Speech Recognition = Acoustic-Linguistic Modelling + Statistical Decision Theory

The characteristic advantages of the probabilistic framework and statistical decision theory are:

  • The approach is able to model weak dependencies and vague knowledge at all levels of the system.
  • The free parameters of the models can be automatically learned from training data (or examples), and there exist powerful algorithms for this purpose.
  • Using the Bayes decision rule (as derived from statistical decision theory), the final decision is made by taking all available context into account. For example, in large vocabulary speech recognition, a sound is always recognized as a part of a word, which itself is part of a sentence. This allows the optimal feedback from the syntactic-semantic constraints of the language down to the level of sound recognition.

From speech recognition, we have extended and are still extending this approach to other areas, in particular the translation of spoken and written language and other tasks in natural language processing.

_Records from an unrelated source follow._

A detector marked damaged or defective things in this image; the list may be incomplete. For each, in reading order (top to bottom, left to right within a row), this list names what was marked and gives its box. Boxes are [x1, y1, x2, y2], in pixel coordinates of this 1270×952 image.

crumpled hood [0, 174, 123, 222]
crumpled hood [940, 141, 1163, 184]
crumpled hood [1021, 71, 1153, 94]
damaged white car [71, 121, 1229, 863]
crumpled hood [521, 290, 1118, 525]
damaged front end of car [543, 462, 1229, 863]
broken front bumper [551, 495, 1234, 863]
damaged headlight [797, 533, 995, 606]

For language translation, the approach is expressed by the equation:

Language Translation = Linguistic Modelling + Statistical Decision Theory

This approach has been pursued in projects like VERBMOBIL (German) and EUTRANS (European). The experimental comparisons with traditional rule-based and other competing approaches show that the statistical approach is competitive in terms of performance or even superior. In addition, it offers a couple of advantages like increased robustness and easy adaptation to a new task. In the final large-scale end-to-end evaluation of the VERBMOBIL translation project, the RWTH Aachen translation approach achieved a sentence error rate which was lower by a factor of two in comparison with three competing translation approaches.

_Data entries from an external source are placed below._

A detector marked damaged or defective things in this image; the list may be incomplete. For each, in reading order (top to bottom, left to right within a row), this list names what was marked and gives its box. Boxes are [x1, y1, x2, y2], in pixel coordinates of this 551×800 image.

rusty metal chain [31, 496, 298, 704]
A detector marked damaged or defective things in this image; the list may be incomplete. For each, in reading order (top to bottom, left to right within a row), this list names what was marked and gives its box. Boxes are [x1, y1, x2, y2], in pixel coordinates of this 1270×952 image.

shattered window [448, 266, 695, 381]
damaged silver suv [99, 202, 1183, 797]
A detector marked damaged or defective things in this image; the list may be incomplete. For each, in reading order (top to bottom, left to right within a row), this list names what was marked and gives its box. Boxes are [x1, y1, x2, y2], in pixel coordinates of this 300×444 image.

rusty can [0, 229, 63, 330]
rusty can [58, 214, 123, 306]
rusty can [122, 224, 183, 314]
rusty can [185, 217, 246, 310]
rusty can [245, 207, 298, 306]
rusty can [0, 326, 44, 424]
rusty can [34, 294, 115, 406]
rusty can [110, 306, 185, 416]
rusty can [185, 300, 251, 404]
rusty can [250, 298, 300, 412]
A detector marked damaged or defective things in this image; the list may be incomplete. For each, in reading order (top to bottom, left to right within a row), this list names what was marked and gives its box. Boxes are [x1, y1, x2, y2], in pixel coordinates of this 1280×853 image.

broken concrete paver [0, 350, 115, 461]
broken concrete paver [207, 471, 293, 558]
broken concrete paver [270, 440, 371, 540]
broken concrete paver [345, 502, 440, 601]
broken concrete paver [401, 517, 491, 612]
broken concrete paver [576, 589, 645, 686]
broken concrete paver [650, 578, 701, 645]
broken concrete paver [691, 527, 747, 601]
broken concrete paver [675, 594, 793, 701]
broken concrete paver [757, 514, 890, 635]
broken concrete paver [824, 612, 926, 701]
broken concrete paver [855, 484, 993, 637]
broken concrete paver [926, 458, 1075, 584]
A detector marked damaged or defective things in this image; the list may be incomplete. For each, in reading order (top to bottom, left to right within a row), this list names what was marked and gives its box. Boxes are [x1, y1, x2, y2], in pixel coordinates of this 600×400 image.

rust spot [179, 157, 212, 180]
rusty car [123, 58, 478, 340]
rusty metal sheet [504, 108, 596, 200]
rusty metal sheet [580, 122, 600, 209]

In summary, the research activities of the Lehrstuhl für Informatik 6 cover the following applications:

  • speech recognition
    • large vocabulary recognition
    • multi-lingual speech recognition
    • speaker independent and adaptive speech recognition
    • robust speech recognition
  • machine translation of spoken and written language
  • natural language processing
    • document classification
    • language understanding
    • information retrieval for text and audio documents
    • spoken dialogue systems
  • image recognition

Most of these research activities have been or are carried out in the framework of national or European projects, such as the national German project VERBMOBIL and European projects like ARISE, EUTRANS, CORETEX, and ADVISOR. In addition, there are bilateral research projects with companies.